Late in August, Attorney General Alan Wilson, who had been investigating the allegations along with the State Grand Jury, removed himself from the case and appointed Pascoe to take over.

In the meantime, House lawmakers are beginning to wrap their heads around the indictment.

House Speaker Pro Tempore Jay Lucas says he hasn't spoken with Harrell yet, but he believes the speaker will "do the right thing" and step down.

Lucas says the statute is apparently clear that the indictment will trigger an automatic suspension. He's not sure if any of the charges are felonies. However, he says the Common Law Misconduct in Office count would carry a possible 10 years in prison.

If Harrell is suspended or steps down, Lucas will then become the acting Speaker of the House until another is selected.
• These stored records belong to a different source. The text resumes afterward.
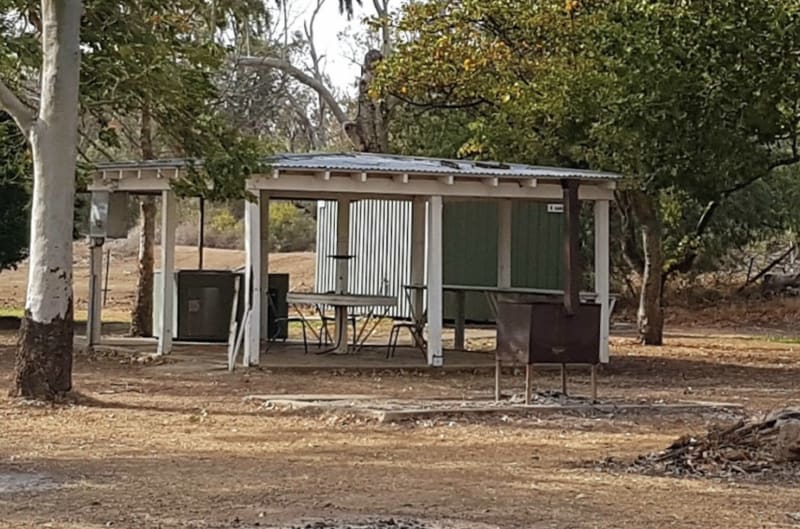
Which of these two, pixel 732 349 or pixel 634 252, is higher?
pixel 634 252

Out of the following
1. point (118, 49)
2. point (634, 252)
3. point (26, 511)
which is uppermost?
point (118, 49)

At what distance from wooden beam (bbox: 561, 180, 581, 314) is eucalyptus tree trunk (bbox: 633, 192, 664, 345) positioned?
8177 millimetres

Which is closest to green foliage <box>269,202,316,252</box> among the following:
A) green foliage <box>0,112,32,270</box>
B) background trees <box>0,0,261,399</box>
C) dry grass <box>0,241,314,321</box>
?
dry grass <box>0,241,314,321</box>

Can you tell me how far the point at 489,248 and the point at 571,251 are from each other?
13.2 m

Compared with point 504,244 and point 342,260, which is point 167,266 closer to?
point 342,260

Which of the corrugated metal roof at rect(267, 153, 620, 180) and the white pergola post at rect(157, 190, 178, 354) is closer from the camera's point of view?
the corrugated metal roof at rect(267, 153, 620, 180)

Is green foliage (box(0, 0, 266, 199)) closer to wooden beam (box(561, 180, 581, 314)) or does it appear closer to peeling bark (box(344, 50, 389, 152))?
wooden beam (box(561, 180, 581, 314))

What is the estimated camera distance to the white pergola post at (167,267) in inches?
602

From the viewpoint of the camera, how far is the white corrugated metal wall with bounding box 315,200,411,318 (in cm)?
2370

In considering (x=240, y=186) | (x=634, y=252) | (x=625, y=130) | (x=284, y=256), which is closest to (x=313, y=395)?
(x=240, y=186)

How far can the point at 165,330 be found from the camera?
15484 mm

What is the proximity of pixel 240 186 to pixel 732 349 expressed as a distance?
1037cm

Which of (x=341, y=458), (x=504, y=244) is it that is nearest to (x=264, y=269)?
(x=504, y=244)

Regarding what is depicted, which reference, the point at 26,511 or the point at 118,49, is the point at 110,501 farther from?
the point at 118,49
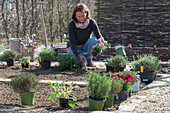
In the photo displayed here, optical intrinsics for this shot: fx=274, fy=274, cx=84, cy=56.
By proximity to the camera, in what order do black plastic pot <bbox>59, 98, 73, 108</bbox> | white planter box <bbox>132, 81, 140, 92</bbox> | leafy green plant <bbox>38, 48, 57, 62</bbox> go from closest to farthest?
black plastic pot <bbox>59, 98, 73, 108</bbox>
white planter box <bbox>132, 81, 140, 92</bbox>
leafy green plant <bbox>38, 48, 57, 62</bbox>

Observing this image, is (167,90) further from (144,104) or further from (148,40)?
(148,40)

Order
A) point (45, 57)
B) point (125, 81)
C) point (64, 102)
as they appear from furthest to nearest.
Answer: point (45, 57), point (125, 81), point (64, 102)

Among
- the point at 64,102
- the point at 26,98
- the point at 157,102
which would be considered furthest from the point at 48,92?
the point at 157,102

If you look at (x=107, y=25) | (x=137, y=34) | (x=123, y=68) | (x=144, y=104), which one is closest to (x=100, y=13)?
(x=107, y=25)

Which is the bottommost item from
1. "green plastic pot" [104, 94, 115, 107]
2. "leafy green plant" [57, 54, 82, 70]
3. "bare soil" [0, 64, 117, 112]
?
"bare soil" [0, 64, 117, 112]

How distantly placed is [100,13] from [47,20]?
765 centimetres

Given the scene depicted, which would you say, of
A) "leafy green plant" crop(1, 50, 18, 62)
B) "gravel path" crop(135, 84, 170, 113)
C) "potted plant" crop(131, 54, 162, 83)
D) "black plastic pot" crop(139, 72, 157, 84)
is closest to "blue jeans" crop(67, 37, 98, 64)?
"potted plant" crop(131, 54, 162, 83)

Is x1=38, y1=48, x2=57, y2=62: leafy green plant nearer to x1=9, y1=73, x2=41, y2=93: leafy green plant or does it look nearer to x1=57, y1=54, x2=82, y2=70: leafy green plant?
x1=57, y1=54, x2=82, y2=70: leafy green plant

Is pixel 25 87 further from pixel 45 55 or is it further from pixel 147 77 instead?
pixel 45 55

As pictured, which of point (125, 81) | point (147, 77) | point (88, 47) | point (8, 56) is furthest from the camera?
point (8, 56)

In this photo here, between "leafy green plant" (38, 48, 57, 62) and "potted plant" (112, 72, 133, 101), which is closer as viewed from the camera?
"potted plant" (112, 72, 133, 101)

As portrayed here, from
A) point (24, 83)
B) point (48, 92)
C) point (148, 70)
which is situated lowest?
point (48, 92)

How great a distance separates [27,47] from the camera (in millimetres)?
8695

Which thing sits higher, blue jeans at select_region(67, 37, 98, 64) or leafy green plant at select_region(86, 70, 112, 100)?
blue jeans at select_region(67, 37, 98, 64)
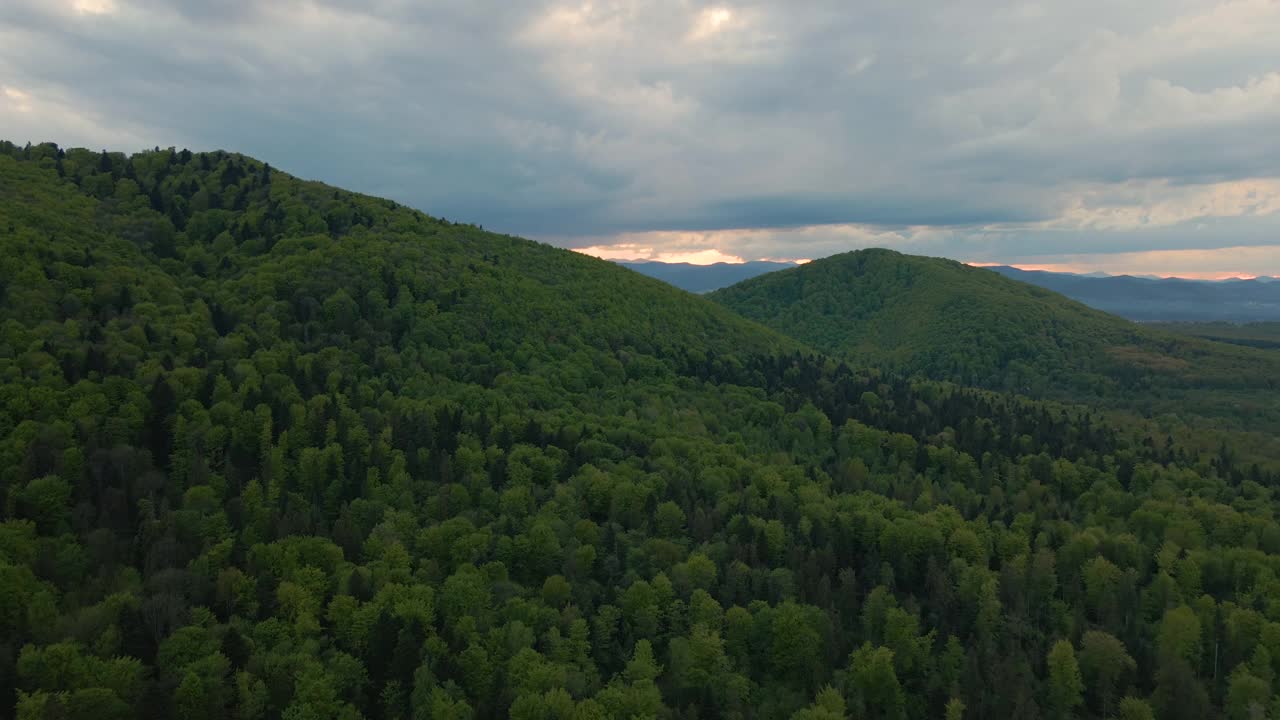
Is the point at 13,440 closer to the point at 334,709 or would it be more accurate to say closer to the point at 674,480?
the point at 334,709

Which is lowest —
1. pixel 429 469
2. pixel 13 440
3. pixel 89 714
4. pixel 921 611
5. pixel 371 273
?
pixel 921 611

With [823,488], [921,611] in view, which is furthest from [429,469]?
[921,611]

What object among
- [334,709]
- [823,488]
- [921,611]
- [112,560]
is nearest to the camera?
[334,709]

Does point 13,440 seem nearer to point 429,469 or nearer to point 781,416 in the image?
point 429,469

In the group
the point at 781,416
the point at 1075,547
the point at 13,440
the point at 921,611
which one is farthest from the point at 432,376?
the point at 1075,547

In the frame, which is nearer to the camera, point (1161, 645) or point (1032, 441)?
point (1161, 645)

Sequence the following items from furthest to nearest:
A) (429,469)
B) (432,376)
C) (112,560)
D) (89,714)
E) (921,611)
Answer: (432,376) < (429,469) < (921,611) < (112,560) < (89,714)

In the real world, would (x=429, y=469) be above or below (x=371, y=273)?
below
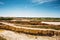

Harrell has maintained his innocence through the allegations and released a statement late Wednesday to reiterate that stance.

"I have said all along that I have never intentionally violated any law, and I still strongly believe that statement to be accurate," said Harrell.

"In no way have I ever benefited personally or financially from travel reimbursements from my campaign account. In fact, I have regularly used the privately raised funds from my campaign account to pay for official state travel instead of passing that cost along to taxpayers. Similarly, I have often used my own airplane, at no cost to the taxpayers, for official state travel when it would have been completely justifiable to have used the taxpayer-funded state plane instead. If over the course of four years, I mistakenly wrote down the wrong date on a handful of items, that is something that can easily be addressed."

Harrell also says a previous attorney general's opinion 1967 declares "misconduct in office" to be a misdemeanor offense.

Because all charges are misdemeanors, it appears Harrell can keep the seat he's held for 22 years. A felony indictment would've required that he, as the chamber's top officer, immediately suspend himself. Uncertain is whether the charges could be considered crimes of "moral turpitude." That's another class of charges requiring suspension of any official duties pending the outcome.

Rep. Jim Merrill, R-Charleston, suggested Harrell step aside from his leadership post and let Speaker Pro Tem Jay Lucas make those decisions. Lucas, R-Hartsville, did not immediately return messages.

Others calling for Harrell to resign his powerful speaker's post while the case plays out include Republican Gov. Nikki Haley; her Democratic challenger, state Sen. Vincent Sheheen; and state Democratic Party Chairman Jaime Harrison.

The House is scheduled to return to Columbia for an organizational session after the November election. That special session includes electing the speaker. Normally a formality, Harrell's re-election to one of the state's post powerful jobs is now far from certain.